Although the first part of the instruction (the reporting obligation) could be regarded as nothing more than a hassle, the PIoM had no power to insist on such reporting to him. The MHSA and its regulations stipulate how and when accidents must be reported to the DMR and the PIoM could not issue an instruction which, in effect, altered the statutory and regulatory reporting obligations.
However, compliance with the second part of the instruction (automatic halting of operations) would cause employers serious financial harm and significant disruption to the ebb and flow of the mining rhythm. In large mining operations, where thousands of employees are employed at any given time, it is a statistical certainty that four lost time injuries are very likely in any given month. The injuries could range from a sprained finger to the amputation of a limb. These large mining operations would accordingly be shut down with regularity (if not permanently) if the PIoM’s instruction were adhered to.

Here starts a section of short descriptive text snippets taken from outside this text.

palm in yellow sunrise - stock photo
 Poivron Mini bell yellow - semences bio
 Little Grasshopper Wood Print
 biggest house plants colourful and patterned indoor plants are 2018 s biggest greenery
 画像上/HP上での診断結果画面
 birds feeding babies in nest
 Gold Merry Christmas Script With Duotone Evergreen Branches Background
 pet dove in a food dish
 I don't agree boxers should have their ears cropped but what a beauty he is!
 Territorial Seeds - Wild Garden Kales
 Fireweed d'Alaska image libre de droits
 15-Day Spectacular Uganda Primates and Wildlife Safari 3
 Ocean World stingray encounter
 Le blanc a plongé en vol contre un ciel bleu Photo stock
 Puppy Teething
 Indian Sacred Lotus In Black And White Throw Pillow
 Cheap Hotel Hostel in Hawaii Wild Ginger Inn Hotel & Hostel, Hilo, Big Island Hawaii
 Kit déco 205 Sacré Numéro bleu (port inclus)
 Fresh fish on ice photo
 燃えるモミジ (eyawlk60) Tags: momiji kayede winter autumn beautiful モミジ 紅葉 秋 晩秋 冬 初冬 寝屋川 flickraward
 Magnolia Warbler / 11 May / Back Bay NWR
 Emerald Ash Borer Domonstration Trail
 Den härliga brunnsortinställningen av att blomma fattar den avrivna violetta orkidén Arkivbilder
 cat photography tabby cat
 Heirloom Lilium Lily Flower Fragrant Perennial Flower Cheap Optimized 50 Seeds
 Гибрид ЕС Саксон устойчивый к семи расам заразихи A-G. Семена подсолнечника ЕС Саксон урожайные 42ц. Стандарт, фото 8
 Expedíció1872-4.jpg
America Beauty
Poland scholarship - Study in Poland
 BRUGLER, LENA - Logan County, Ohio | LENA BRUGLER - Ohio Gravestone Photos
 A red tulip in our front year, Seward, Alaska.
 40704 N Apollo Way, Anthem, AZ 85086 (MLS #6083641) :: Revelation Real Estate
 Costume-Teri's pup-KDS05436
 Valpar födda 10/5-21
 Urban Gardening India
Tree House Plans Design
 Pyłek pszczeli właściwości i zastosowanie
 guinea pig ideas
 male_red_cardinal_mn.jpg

The only power an IoM, and for that matter the PIoM, has to order the halting of mining operations lies in section 54. This section allows an IoM to issue any instruction necessary to protect the health and safety of employees when a dangerous occurrence, practice or condition has been determined. However, for the section to apply, an IoM must first find objective facts establishing such a danger. Thereafter, the IoM must consider giving an instruction necessary to protect the health and safety of employees, which may include, but not necessarily be, an instruction to halt mining operations.
However, section 54 requires an objective determination of the danger and the instruction necessary to address it. What it does not permit is for an IoM (or in this case the PIoM) to identify a danger in a vacuum and then, as a matter of course, issue an instruction to halt operations. The instruction issued must be proportionate to the danger and the determination cannot be made from the comfort of an armchair in the PIoM’s office.
In an environment where the cause of accidents may range from a momentary lapse of concentration to a systemic and endemic disregard of safety systems, it could never have been reasonable for the PIoM to have issued an instruction that ipso facto requires halting of mining operations. Nevertheless, the PIoM’s instruction did exactly that. He applied certain assumptions and generalisations (perhaps with some limited measure of scientific analysis) and determined that automatic instructions to halt mining operations after lost time injuries were competent.
Although the end result of attempting to improve on safety performance was laudable, the instruction exceeded the powers of the PIoM and could never have survived judicial scrutiny.
Fortunately, just over a month after the instruction was issued, the PIoM temporarily withdrew the instruction, pending further discussions with the industry in his region.
Perhaps this was truly a case of "all’s well that ends well"?